AstrobioMike / GToTree

A user-friendly workflow for phylogenomics
GNU General Public License v3.0
204 stars 25 forks source link

hmmsearch issue with large target sequence #50

Closed gavinmdouglas closed 2 years ago

gavinmdouglas commented 2 years ago

Hi there,

Thanks for making this extremely useful and well-documented tool!
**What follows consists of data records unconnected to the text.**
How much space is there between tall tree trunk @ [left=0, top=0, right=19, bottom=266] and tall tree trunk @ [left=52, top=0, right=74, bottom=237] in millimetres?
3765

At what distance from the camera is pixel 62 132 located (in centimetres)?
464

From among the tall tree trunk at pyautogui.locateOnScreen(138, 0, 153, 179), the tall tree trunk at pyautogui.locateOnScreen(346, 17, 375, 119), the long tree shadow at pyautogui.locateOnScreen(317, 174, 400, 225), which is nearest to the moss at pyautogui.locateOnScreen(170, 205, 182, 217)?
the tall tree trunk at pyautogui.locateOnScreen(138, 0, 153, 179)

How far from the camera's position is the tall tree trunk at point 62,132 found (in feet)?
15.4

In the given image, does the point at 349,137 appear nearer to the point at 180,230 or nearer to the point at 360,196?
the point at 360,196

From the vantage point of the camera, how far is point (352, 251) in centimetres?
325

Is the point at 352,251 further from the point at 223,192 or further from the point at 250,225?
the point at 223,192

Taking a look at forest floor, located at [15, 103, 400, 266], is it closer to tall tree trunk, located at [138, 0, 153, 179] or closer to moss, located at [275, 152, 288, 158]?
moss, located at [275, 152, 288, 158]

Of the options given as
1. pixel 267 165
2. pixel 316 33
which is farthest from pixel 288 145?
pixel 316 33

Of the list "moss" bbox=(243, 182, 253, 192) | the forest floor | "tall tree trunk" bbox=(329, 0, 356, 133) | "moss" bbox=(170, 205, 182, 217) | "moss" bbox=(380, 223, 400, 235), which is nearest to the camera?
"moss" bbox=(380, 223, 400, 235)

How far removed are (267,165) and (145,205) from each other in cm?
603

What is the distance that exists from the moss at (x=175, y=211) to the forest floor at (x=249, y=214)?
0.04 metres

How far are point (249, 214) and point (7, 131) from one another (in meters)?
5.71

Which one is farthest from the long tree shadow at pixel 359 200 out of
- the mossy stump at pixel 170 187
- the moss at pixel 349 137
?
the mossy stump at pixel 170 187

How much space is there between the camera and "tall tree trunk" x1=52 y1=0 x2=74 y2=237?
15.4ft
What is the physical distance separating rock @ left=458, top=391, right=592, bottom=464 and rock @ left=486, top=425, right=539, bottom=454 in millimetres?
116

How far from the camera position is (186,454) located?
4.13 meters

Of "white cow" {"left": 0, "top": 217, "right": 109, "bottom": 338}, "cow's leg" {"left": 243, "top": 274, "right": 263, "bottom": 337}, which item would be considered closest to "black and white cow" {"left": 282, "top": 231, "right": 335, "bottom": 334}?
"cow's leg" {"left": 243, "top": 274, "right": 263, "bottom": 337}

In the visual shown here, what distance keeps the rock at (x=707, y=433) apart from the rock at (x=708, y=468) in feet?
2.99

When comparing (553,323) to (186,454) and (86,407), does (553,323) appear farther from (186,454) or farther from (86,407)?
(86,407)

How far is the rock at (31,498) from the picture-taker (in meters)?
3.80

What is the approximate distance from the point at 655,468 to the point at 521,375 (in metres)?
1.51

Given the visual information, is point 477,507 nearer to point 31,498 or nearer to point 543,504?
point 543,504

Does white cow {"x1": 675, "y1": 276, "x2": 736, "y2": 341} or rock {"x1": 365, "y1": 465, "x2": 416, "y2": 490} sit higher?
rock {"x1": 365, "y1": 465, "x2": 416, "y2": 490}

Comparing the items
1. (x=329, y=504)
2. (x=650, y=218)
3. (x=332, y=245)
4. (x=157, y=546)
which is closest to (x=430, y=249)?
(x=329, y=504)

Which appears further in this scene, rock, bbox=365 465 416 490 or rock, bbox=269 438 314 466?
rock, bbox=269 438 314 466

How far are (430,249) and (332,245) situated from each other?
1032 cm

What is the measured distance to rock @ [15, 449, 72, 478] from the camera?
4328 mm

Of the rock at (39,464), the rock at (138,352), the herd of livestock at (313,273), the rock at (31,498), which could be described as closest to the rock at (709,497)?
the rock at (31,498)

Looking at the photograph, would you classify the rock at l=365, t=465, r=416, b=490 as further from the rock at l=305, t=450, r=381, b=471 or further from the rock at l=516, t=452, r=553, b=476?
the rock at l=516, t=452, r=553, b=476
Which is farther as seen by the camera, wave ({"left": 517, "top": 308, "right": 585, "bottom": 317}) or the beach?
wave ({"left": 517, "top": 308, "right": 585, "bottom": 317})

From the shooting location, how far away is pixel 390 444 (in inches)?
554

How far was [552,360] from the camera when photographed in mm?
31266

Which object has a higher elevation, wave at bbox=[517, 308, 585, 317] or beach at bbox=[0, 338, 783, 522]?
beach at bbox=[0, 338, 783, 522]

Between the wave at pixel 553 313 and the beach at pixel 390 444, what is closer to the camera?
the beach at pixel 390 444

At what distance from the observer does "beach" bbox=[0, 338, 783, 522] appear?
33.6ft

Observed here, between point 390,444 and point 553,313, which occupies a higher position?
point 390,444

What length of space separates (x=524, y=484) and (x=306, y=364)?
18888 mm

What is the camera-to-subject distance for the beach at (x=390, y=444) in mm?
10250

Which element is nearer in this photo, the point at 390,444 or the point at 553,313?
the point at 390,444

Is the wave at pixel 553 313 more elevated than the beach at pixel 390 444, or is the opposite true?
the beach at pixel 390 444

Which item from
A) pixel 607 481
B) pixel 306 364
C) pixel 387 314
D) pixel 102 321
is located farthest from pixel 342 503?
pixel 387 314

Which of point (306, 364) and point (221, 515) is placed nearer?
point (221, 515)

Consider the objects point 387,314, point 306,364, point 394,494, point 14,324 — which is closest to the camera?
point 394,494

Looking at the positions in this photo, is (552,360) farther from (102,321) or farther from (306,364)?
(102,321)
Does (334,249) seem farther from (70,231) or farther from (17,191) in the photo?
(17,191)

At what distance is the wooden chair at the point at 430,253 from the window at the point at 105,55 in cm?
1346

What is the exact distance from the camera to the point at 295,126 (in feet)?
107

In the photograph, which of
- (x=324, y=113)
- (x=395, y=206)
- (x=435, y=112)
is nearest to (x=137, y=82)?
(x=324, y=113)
I noticed that a genome I happened to know was very high quality based on checkm was dropped by GToTree due to no SCGs being identified. I looked into further and it was because this error occurred during the hmmsearch stage:

Fatal exception (source file p7_pipeline.c, line 697):
Target sequence length > 100K, over comparison pipeline limit.
(Did you mean to use nhmmer/nhmmscan?)
/home/gdouglas/local/miniconda3/envs/gtotree/bin/gtt-fasta-parallel.sh: line 70: 3753983 Aborted                 (core dumped) hmmsearch --cut_ga --cpu $num_cpus --tblout $
{tmp_dir}/${assembly}_curr_hmm_hits.tmp $hmm_file ${tmp_dir}/${assembly}_genes.tmp > /dev/null

This was with this assembly: https://www.ncbi.nlm.nih.gov/assembly/GCF_001865985.1 (and two other test E. coli genomes with the default Bacteria HMMs, and all default parameters).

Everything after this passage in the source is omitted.